John Snyder, a 17-year IRS employee, has been accused of peeking at the tax records of 197 celebrities and sports figures.
If convicted of the misdemeanor charge, the 56-year-old Snyder could go to jail for up to a year, be assessed a $250,000 fine and face a year of supervised release once he gets out of the slammer.
According to news reports (WebCPA, Kentucky.com and NBC affiliate WLWT in Cincinnati), the stars whose tax records were compromised include Eddie Albert, Kevin Bacon, Alec Baldwin, Timothy Bottoms, Chevy Chase, John Cleese, Portia De Rossi, Sally Field, Steffi Graf, NFL coach Marvin Lewis, Penny Marshall, Randy Quaid, Tara Reid, Maura Tierney and Vanna White.
Snyder also allegedly checked tax information on Cincinnati Reds and Chicago Cubs baseball players.
Snyder's job (former job?) at the IRS office in Covington, Ky., mainly involved business accounts. The federal complaint says that he allegedly accessed the individual accounts out of curiosity.
And apparently Snyder also wanted to gather some more relatable tax information. In addition to the snooping in stars' tax accounts, Snyder also is charged with browsing the files of five non-celebrities, including his next-door neighbor.
Wouldn't you like
to be a fly on the wall at their next block party!

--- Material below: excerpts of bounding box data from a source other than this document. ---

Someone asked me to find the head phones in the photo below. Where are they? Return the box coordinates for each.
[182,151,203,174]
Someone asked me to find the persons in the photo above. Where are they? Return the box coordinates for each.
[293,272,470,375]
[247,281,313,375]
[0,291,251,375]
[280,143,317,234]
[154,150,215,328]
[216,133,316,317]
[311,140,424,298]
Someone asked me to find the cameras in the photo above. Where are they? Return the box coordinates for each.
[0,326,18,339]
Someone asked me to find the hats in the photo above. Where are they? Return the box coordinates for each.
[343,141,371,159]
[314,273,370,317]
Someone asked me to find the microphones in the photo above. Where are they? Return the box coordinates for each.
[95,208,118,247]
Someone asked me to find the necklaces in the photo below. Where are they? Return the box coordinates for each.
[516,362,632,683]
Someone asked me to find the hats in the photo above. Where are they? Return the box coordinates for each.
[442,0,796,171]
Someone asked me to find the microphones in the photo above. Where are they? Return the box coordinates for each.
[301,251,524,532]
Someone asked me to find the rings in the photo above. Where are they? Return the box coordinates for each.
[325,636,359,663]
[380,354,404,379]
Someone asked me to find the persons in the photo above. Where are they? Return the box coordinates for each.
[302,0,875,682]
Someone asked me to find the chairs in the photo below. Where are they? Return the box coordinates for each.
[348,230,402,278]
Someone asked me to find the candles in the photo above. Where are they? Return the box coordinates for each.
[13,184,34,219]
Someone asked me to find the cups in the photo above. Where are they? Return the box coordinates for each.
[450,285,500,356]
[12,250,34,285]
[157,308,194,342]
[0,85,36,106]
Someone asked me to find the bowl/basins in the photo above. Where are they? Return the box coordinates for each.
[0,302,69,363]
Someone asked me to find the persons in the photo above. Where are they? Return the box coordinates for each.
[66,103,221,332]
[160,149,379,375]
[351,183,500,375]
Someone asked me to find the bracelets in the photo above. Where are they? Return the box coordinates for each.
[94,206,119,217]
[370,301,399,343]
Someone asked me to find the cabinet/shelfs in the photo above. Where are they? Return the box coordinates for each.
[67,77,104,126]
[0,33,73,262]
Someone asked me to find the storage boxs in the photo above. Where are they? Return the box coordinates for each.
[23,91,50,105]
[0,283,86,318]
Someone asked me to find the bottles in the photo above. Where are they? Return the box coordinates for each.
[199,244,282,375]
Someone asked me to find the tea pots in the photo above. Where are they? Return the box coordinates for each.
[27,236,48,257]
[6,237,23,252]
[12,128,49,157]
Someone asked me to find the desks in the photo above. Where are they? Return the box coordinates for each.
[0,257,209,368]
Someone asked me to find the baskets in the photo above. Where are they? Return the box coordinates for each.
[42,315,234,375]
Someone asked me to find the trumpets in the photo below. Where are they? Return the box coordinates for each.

Just the latest privacy invasion: The Snyder case comes just weeks after five workers at the Fresno, Calif., IRS return processing center allegedly peeked at taxpayer files.
Corina Yepez, Melissa Moisa, Brenda Jurado, Irene Fierro and David Baker were charged with computer fraud and unauthorized access to tax return information. From 2005 through 2007, each allegedly peeked at one to four tax returns.
Wired magazine's Threat Level blog reports that only
"The IRS has a method for looking for unauthorized access, and it keeps audit trails, and occasionally it will pump out information about who's done what," said assistant U.S. attorney Mark McKoen, who is prosecuting the California cases. "In general terms, IRS employees are only authorized to access the accounts of taxpayers who write in. They're not allowed to access friends, relatives, neighbors, celebrities."
These snooping instances underscore recent Congressional testimony. Last month, a Treasury Department investigator told lawmakers that IRS employee prying was on the rise, with 430 known cases in 1998, and 521 last year.